For dichotomous outcomes, we will use participants, rather than events, as the unit of analysis (i.e. number of children admitted to hospital, rather than number of admissions per child). However, if rate ratios are reported in a study (e.g. for exacerbations), we will analyse them on this basis. We will only meta‐analyse data from cluster‐RCTs if the available data have been adjusted (or can be adjusted), to account for the clustering. We will enter data from cross‐over trials using generic inverse variance and with the help of a statistician.

Dealing with missing data

We will contact investigators or study sponsors in order to verify key study characteristics and obtain missing numerical outcome data where possible (e.g. when a study is identified as an abstract only). Where this is not possible, and the missing data are thought to introduce serious bias, we will take this into consideration in the GRADE rating for affected outcomes.

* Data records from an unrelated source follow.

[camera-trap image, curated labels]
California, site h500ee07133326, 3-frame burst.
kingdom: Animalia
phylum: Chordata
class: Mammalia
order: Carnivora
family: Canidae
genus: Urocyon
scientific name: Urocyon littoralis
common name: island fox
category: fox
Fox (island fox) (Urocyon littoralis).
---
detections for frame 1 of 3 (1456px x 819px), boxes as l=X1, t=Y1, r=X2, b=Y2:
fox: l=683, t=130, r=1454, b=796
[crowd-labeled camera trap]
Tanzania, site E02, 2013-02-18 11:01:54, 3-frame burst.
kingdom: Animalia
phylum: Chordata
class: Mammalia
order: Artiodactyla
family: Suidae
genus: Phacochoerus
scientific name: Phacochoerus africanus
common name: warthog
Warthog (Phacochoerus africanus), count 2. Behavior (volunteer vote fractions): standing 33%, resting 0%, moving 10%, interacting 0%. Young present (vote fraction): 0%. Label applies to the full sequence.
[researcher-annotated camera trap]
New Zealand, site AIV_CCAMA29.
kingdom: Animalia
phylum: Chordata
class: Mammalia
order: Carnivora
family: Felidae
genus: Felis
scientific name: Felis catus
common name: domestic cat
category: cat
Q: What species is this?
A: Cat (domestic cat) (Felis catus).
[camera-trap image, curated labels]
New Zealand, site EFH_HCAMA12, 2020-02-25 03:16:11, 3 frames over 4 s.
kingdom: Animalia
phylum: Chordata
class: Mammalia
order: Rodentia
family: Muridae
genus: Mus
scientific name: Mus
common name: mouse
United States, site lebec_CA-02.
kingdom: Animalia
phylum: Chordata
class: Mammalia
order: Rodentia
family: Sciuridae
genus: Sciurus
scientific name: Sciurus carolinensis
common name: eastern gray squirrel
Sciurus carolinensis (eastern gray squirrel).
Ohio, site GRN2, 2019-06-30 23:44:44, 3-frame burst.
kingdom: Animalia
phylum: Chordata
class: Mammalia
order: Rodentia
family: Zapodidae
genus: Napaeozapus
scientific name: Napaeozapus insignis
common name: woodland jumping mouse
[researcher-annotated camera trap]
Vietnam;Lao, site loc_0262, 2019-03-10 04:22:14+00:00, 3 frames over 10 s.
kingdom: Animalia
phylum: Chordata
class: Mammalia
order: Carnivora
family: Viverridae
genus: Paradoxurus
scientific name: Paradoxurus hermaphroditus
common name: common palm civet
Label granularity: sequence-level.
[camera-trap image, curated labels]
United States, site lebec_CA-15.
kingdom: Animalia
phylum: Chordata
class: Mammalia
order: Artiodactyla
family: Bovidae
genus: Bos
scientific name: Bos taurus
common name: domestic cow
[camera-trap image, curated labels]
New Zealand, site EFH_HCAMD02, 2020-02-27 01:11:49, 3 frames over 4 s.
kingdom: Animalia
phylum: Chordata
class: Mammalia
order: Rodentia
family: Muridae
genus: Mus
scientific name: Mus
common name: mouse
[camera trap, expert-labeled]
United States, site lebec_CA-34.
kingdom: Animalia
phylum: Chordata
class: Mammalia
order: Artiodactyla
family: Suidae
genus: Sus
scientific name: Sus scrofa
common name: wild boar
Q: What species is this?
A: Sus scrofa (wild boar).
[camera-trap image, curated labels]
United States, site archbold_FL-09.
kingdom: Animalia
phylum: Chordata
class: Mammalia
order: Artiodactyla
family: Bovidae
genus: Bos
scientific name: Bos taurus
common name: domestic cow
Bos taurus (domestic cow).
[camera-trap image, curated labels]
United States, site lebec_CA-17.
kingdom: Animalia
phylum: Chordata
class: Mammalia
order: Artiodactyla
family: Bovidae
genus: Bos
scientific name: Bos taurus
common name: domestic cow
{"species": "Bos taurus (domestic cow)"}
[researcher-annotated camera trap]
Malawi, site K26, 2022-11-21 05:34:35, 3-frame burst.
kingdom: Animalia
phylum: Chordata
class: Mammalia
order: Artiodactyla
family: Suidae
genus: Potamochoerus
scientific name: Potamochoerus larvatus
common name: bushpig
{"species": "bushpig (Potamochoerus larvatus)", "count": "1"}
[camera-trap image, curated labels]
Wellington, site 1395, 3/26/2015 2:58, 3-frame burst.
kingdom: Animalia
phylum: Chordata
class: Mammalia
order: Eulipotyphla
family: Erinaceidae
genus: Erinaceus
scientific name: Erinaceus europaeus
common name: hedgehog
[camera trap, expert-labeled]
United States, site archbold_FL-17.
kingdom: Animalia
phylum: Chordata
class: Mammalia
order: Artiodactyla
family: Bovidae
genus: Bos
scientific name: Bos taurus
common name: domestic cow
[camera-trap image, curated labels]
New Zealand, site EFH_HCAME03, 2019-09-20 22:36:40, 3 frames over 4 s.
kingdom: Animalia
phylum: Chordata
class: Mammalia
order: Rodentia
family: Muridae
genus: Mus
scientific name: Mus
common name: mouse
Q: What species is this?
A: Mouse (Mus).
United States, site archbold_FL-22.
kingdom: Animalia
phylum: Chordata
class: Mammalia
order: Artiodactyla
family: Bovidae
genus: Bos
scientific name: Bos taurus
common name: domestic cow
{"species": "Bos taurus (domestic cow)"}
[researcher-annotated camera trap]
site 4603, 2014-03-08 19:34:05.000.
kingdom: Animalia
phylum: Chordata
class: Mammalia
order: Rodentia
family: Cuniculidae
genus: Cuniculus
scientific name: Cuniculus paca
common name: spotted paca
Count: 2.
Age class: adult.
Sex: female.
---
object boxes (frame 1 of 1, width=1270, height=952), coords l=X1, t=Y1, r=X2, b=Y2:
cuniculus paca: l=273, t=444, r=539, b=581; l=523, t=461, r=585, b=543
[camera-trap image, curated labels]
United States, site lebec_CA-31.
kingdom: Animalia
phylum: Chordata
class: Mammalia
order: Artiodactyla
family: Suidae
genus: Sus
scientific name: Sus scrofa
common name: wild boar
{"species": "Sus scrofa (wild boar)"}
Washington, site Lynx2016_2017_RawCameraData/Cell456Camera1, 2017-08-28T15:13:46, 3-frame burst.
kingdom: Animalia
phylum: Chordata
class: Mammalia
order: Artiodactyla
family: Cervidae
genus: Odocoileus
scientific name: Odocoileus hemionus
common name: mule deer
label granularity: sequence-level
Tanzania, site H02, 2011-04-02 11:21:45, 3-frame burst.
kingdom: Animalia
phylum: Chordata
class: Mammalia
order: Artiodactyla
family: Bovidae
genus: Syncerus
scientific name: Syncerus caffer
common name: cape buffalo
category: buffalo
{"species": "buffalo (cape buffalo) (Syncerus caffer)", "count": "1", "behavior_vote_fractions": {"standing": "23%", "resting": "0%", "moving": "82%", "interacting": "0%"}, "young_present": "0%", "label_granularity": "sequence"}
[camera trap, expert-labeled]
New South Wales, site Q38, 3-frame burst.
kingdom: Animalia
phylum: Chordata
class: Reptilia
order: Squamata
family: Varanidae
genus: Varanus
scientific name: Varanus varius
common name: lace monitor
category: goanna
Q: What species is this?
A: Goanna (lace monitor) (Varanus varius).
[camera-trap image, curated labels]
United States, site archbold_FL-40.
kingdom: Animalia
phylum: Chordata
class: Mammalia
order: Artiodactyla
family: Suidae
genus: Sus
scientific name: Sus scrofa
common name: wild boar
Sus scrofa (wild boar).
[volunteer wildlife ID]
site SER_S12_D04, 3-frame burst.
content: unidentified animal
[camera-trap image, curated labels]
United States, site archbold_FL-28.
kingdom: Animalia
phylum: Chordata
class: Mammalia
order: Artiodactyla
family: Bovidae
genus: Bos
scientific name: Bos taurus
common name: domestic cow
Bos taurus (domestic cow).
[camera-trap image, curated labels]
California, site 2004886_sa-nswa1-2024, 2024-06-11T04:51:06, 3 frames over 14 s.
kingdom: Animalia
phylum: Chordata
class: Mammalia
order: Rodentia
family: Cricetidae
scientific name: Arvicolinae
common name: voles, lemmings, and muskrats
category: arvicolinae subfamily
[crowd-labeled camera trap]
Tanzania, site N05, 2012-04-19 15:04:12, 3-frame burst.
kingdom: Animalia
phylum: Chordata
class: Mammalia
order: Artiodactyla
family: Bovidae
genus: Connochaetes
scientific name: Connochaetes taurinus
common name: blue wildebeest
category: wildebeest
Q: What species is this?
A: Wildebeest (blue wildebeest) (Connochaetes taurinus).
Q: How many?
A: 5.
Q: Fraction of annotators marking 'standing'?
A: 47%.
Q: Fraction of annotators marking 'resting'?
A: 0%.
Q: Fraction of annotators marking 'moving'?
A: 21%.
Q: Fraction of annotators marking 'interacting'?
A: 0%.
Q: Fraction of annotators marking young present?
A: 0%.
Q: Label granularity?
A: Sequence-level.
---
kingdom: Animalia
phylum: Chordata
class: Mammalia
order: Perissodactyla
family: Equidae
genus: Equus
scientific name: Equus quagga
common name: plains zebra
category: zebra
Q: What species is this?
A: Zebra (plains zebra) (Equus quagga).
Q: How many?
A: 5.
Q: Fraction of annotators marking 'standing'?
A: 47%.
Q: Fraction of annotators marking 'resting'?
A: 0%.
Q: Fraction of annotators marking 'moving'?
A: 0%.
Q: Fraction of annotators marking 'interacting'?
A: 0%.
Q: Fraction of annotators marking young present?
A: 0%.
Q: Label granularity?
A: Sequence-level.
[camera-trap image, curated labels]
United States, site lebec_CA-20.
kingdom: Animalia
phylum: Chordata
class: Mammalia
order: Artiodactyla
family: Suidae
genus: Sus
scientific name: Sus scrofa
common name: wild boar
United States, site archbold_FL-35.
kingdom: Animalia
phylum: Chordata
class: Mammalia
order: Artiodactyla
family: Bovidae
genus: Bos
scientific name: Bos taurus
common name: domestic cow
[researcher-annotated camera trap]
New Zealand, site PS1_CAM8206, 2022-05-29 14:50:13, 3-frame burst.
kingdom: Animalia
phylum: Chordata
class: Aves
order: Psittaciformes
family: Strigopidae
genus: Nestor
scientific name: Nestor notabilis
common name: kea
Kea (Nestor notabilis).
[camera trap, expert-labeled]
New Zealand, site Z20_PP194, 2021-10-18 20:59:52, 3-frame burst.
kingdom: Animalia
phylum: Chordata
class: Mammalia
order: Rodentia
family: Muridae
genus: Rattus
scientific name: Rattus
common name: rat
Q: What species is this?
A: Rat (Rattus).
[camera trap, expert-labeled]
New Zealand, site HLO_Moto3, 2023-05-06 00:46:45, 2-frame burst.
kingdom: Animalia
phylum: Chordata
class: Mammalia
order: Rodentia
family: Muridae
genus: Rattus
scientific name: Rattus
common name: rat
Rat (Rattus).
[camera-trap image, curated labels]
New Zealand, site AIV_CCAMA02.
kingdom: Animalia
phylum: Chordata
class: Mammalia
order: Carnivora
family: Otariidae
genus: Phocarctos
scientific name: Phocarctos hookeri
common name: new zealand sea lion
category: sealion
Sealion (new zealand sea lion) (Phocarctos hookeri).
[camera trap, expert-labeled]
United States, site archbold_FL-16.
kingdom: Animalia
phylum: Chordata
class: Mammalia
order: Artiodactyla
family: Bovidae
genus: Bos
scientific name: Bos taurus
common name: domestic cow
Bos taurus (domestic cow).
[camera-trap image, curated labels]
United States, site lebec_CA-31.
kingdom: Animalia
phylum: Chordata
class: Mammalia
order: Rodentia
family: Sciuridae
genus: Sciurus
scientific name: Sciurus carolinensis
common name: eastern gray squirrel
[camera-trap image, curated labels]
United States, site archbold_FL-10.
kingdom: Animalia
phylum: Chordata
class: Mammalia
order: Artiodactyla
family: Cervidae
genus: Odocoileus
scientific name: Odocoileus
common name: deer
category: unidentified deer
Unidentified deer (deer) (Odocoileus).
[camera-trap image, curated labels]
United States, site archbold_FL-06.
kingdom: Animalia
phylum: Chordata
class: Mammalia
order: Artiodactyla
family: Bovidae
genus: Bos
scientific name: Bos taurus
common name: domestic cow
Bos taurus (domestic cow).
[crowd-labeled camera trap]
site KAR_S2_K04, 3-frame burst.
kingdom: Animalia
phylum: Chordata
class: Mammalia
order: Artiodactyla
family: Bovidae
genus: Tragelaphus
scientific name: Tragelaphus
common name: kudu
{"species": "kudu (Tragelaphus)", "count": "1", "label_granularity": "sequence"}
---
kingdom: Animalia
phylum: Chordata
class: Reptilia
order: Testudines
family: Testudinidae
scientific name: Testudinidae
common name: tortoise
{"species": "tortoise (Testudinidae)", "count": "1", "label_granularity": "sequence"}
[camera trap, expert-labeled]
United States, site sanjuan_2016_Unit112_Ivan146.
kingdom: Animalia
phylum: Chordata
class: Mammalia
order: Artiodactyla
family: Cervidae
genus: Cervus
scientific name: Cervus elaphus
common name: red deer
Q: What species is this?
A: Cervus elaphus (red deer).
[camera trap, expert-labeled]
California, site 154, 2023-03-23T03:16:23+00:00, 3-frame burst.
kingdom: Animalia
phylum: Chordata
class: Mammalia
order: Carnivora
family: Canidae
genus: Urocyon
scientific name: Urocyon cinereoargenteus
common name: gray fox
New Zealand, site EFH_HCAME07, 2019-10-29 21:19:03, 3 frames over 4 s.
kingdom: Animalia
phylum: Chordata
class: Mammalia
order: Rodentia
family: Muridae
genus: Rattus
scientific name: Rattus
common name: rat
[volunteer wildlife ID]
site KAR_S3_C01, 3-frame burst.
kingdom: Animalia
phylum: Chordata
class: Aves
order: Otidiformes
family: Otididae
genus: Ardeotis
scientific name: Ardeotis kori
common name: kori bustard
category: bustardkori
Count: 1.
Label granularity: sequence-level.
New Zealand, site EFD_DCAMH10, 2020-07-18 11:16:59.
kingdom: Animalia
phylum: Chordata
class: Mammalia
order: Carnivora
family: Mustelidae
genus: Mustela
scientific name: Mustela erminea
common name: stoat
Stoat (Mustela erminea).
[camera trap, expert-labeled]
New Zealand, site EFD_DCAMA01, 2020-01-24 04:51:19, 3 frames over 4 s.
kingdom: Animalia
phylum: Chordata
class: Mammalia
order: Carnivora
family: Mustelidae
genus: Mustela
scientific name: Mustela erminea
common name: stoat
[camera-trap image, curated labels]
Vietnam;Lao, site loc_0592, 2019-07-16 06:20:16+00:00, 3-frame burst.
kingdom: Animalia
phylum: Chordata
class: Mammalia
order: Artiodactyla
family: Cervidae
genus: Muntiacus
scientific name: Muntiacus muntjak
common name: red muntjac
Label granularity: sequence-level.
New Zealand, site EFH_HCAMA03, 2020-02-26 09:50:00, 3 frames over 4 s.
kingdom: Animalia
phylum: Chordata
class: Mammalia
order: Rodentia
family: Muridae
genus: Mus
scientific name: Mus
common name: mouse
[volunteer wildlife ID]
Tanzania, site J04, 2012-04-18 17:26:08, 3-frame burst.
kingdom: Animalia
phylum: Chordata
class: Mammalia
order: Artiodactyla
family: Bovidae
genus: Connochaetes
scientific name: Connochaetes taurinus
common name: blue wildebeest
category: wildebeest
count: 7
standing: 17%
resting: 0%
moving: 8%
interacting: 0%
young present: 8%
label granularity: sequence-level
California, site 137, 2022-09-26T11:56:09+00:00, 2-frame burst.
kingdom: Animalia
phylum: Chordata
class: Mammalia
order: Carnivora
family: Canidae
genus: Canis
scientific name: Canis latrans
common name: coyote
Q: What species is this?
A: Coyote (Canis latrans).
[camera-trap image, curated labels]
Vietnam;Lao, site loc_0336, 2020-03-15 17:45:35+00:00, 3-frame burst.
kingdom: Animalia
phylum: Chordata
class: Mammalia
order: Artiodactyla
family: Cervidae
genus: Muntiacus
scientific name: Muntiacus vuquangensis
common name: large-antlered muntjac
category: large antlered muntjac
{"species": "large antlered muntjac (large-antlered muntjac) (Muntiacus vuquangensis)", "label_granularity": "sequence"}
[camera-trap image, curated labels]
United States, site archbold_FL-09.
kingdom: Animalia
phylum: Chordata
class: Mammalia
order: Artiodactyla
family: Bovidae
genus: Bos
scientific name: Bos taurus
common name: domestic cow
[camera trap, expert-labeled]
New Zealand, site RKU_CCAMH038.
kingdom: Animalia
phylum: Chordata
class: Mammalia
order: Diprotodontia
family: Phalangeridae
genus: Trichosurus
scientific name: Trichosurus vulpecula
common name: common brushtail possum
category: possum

Assessment of heterogeneity

We will use the I² statistic to measure heterogeneity among the studies in each analysis. If we identify substantial heterogeneity we will report it and explore the possible causes by prespecified subgroup analysis. 

Assessment of reporting biases

If we are able to pool more than 10 studies, we will create and examine a funnel plot to explore possible small‐study and publication biases.

Data synthesis

We will use a random‐effects model and perform a sensitivity analysis with a fixed‐effect model.

'Summary of findings' table

We will create a 'Summary of findings' table using the following outcomes: exacerbations of COPD, quality of life, serious adverse events, mortality, lung function (FEV1), hospitalisations, antibiotic resistance. We will use the five GRADE considerations (risk of bias; consistency of effect; imprecision; indirectness; and publication bias) to assess the quality of a body of evidence as it relates to the studies that contribute data for the prespecified outcomes. We will use the methods and recommendations described in Section 8.5 and Chapter 12 of the Cochrane Handbook for Systematic Reviews of Interventions (Higgins 2011), using GRADEpro software (GRADEpro GDT). We will justify all decisions to downgrade the quality of studies using footnotes and we will make comments to aid the reader's understanding of the review where necessary.

Subgroup analysis and investigation of heterogeneity

We plan to carry out the following subgroup analyses.

  1. Exacerbation history: trials recruiting participants with a group mean of less than one versus one to two versus more than two exacerbations in the preceding year

  2. COPD severity: participants classed as predominantly GOLD group 1 or 2 versus those predominantly GOLD group 3 or 4

  3. Studies with more than 70% on LABA/LAMA/ICS at baseline versus those with less than 70% on LABA/LAMA/ICS at baseline

We will use the following outcomes in subgroup analyses.

  1. Participants having one or more exacerbation

  2. Quality of life

  3. Serious adverse events

We will use the formal test for subgroup interactions in Review Manager 5 (Review Manager 2014).

Sensitivity analysis

We plan to carry out the following sensitivity analyses, removing the following from the primary outcome analyses.

  1. Studies judged to be at high risk of bias in one or more domains

  2. Cross‐over trials

We will compare the results from a fixed‐effect model with the random‐effects model.